Excerpt to read:
= Beginning of Section =
Feminine Futures

Feminine Futures

Curated by Adrien Sina
Permanent Exhibition
_ Venue: Long Corridor

Avant-garde expressive & abstract dance

‘Feminine Futures’ exhibitions explore dance history in the feminine during the first half of the 20th century, unfolding new research perspectives with a corpus of rare or unpublished original photographs.

Feminine contributions to avant-garde movements are always underestimated. The strength of their critical, radical, constructive or destructive positions played a crucial role in the birth of performance as a new discipline, while men were still experimenting with traditional media such as painting and sculpture.

Beyond all the ‘isms’ initiated by male artists, female artists were creating their own avant-garde experiments as a reply to forces, mostly rooted in the psychology of desire and the reconstruction of a feminine mythology which conferred upon them the political power they had lost, having fewer rights than their ancestors centuries ago.
= End of Section =
Dataset records:
= Beginning of Section =
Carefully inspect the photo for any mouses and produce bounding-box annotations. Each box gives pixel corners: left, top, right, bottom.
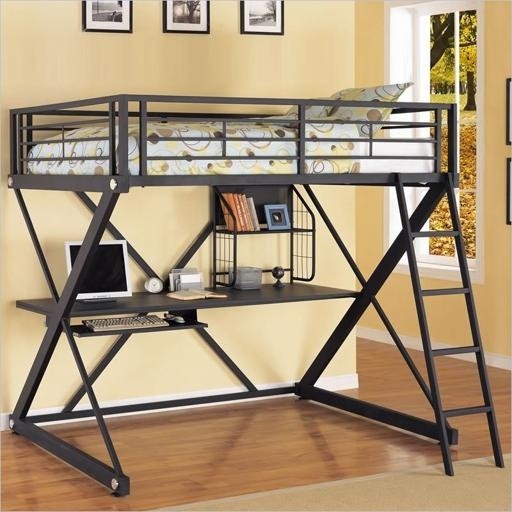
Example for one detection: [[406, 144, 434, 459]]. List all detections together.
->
[[167, 314, 185, 323]]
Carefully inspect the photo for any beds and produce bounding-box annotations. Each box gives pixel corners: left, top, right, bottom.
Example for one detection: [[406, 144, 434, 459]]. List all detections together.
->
[[7, 94, 506, 498]]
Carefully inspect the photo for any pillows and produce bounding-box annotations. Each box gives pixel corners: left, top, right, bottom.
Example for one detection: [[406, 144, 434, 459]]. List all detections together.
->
[[286, 81, 415, 138]]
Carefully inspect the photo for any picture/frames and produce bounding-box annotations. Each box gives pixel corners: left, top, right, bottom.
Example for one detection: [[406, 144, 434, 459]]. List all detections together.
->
[[163, 0, 210, 34], [506, 158, 512, 224], [506, 78, 512, 145], [81, 0, 133, 34], [240, 0, 284, 35]]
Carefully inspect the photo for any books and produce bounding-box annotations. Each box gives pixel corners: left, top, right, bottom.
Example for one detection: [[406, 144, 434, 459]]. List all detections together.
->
[[220, 191, 261, 231], [167, 288, 228, 300]]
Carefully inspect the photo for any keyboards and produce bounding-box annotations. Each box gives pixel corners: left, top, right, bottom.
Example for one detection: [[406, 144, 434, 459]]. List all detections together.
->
[[82, 315, 170, 332]]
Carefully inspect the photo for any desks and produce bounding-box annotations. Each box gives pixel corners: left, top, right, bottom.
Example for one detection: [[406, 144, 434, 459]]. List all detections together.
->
[[8, 283, 459, 497]]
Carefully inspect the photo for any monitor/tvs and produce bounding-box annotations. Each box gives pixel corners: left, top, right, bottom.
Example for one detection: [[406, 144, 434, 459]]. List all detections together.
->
[[65, 240, 132, 303]]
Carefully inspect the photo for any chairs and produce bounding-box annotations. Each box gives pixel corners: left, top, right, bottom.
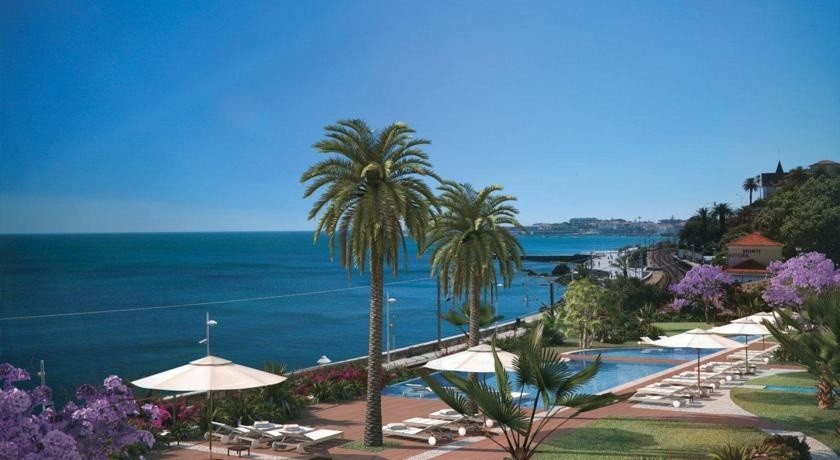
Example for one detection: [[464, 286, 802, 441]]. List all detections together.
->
[[628, 349, 772, 409], [205, 419, 344, 455], [382, 383, 498, 446]]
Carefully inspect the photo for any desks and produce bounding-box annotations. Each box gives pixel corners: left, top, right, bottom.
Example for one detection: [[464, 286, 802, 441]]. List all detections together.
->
[[227, 446, 250, 457]]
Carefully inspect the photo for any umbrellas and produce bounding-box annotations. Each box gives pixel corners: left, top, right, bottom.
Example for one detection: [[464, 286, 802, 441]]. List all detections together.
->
[[130, 355, 288, 460], [639, 307, 814, 400], [421, 343, 520, 422]]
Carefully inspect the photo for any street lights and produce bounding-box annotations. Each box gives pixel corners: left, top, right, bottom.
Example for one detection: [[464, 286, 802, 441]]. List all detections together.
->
[[199, 313, 217, 428], [496, 284, 503, 335], [386, 291, 397, 362]]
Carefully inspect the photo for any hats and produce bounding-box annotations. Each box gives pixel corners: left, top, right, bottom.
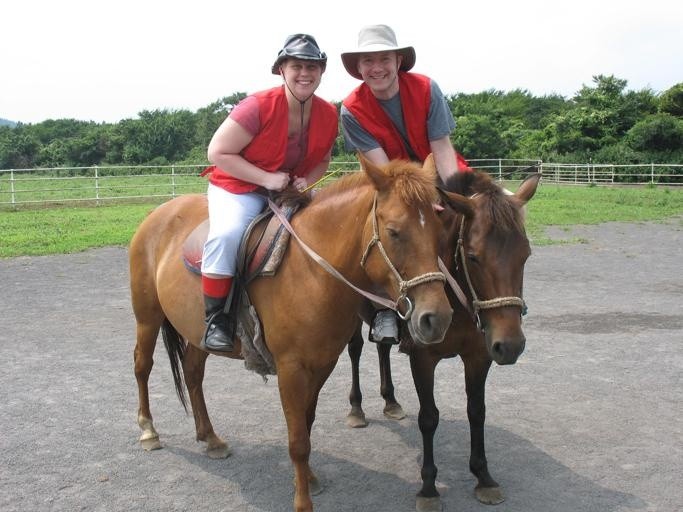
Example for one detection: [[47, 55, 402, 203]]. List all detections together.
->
[[272, 33, 327, 75], [341, 24, 416, 80]]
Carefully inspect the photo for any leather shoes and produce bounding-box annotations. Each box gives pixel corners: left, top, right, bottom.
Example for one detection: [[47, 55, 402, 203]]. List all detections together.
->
[[203, 318, 236, 351]]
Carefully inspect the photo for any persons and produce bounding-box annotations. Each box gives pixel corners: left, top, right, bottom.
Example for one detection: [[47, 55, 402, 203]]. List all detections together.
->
[[198, 32, 339, 352], [340, 24, 526, 344]]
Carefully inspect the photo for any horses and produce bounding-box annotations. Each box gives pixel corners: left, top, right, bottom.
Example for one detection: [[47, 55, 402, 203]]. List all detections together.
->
[[127, 145, 456, 512], [343, 166, 545, 512]]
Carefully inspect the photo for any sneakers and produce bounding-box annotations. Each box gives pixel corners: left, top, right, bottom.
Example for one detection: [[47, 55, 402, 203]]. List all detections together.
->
[[373, 308, 400, 344]]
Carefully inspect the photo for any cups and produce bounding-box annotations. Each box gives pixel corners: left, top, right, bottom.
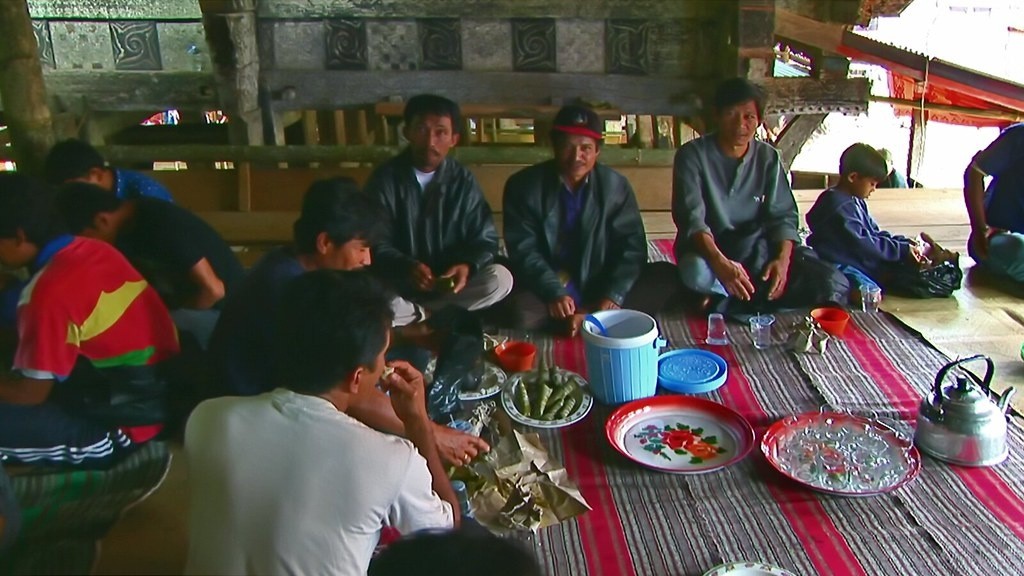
= End of Section =
Reproduce the exhibition text word for word, everything from "Feminine contributions to" down to "ancestors centuries ago.". Rely only on the exhibition text.

Solution:
Feminine contributions to avant-garde movements are always underestimated. The strength of their critical, radical, constructive or destructive positions played a crucial role in the birth of performance as a new discipline, while men were still experimenting with traditional media such as painting and sculpture.

Beyond all the ‘isms’ initiated by male artists, female artists were creating their own avant-garde experiments as a reply to forces, mostly rooted in the psychology of desire and the reconstruction of a feminine mythology which conferred upon them the political power they had lost, having fewer rights than their ancestors centuries ago.